─── SOURCE MATERIAL

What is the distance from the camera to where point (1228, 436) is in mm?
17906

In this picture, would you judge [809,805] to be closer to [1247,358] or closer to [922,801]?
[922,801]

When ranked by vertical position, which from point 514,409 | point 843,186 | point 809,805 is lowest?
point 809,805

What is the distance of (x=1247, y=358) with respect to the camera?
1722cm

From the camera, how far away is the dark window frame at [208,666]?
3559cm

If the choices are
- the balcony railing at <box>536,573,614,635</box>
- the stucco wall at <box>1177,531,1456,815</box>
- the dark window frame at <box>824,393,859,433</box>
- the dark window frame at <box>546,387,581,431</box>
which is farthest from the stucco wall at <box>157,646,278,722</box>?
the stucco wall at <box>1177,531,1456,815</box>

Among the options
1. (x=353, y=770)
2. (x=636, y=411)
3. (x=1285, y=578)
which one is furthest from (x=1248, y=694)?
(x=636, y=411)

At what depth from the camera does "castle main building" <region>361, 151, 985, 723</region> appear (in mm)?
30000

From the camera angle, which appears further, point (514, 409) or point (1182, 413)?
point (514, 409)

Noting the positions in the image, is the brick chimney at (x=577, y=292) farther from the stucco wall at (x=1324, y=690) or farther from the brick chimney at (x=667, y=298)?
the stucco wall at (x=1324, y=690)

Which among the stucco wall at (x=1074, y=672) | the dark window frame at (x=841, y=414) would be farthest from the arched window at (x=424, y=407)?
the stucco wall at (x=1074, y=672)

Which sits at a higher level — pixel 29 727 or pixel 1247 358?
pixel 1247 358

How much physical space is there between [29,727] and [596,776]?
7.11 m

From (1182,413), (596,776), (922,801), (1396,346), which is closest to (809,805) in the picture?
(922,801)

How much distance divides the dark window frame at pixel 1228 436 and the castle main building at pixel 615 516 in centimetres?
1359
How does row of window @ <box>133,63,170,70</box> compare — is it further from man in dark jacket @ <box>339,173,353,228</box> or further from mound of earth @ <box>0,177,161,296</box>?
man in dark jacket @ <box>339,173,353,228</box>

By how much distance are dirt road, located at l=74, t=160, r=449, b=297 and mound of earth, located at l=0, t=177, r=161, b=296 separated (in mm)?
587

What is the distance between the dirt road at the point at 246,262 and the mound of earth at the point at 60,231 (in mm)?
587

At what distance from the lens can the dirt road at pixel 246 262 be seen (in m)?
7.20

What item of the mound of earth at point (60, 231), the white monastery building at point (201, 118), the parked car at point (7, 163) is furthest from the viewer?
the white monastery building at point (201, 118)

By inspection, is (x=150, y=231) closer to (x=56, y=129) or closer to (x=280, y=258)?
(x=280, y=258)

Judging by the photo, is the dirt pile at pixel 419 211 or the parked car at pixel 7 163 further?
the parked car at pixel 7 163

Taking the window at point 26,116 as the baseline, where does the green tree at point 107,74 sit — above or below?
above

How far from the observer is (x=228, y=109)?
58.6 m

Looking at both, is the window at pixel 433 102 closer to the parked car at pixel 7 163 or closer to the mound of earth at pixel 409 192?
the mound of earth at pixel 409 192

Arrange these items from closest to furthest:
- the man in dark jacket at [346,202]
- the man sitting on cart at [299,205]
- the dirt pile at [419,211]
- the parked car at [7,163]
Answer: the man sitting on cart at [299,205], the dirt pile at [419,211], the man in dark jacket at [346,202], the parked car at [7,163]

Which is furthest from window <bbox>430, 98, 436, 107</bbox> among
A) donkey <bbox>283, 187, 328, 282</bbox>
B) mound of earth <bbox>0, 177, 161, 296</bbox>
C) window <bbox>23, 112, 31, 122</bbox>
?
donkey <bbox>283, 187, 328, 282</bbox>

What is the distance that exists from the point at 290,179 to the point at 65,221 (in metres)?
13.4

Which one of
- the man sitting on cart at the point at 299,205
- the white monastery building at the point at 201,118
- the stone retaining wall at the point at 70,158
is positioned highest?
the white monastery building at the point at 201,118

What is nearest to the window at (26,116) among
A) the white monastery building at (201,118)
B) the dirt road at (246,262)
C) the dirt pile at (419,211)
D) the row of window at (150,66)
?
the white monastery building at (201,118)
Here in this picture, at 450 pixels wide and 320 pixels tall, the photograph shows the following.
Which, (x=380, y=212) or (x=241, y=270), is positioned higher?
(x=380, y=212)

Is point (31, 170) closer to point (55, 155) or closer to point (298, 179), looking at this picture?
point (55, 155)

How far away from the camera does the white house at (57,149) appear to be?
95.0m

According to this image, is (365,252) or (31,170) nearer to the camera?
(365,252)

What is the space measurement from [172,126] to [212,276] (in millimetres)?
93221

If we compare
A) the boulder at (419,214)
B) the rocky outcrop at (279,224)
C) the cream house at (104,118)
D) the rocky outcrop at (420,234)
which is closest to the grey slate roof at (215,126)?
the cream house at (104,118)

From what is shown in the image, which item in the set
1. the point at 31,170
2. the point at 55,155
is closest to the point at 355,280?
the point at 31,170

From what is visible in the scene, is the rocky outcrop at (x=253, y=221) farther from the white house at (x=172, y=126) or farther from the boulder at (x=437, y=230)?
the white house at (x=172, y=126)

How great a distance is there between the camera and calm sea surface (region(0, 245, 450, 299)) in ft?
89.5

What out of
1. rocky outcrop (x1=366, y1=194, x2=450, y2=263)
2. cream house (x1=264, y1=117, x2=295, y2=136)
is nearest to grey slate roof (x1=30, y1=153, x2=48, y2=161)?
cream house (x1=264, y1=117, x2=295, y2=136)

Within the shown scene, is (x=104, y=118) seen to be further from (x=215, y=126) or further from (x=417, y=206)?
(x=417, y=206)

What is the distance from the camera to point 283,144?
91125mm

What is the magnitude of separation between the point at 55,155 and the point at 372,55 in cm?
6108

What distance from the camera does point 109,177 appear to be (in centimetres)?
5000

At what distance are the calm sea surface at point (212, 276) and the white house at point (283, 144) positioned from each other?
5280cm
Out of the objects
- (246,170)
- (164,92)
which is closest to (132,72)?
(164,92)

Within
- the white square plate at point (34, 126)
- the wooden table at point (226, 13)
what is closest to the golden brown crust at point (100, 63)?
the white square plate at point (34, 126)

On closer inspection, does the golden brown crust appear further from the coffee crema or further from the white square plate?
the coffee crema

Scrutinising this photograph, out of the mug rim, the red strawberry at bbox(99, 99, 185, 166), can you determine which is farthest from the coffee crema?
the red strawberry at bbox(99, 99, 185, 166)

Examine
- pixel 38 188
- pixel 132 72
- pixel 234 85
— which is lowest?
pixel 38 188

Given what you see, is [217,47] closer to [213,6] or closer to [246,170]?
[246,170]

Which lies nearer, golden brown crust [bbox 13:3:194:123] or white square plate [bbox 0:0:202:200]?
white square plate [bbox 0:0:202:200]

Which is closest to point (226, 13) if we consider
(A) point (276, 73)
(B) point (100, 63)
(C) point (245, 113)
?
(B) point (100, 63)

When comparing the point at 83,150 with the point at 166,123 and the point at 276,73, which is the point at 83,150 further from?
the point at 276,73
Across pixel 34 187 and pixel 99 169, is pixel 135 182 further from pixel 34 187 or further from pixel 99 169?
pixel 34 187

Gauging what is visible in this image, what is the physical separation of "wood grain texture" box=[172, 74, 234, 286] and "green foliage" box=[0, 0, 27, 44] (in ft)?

──────

◆ SHORT TASK ◆
Put the stretch of the listing from the line containing "Across pixel 34" through the end of the listing into a Markdown table with the columns Row and Line, numbering each line and omitting blank ones.

◆ OUTPUT FOR THIS TASK ◆
| Row | Line |
|---|---|
| 1 | Across pixel 34 187 and pixel 99 169, is pixel 135 182 further from pixel 34 187 or further from pixel 99 169? |
| 2 | pixel 34 187 |
| 3 | Gauging what is visible in this image, what is the physical separation of "wood grain texture" box=[172, 74, 234, 286] and "green foliage" box=[0, 0, 27, 44] (in ft)? |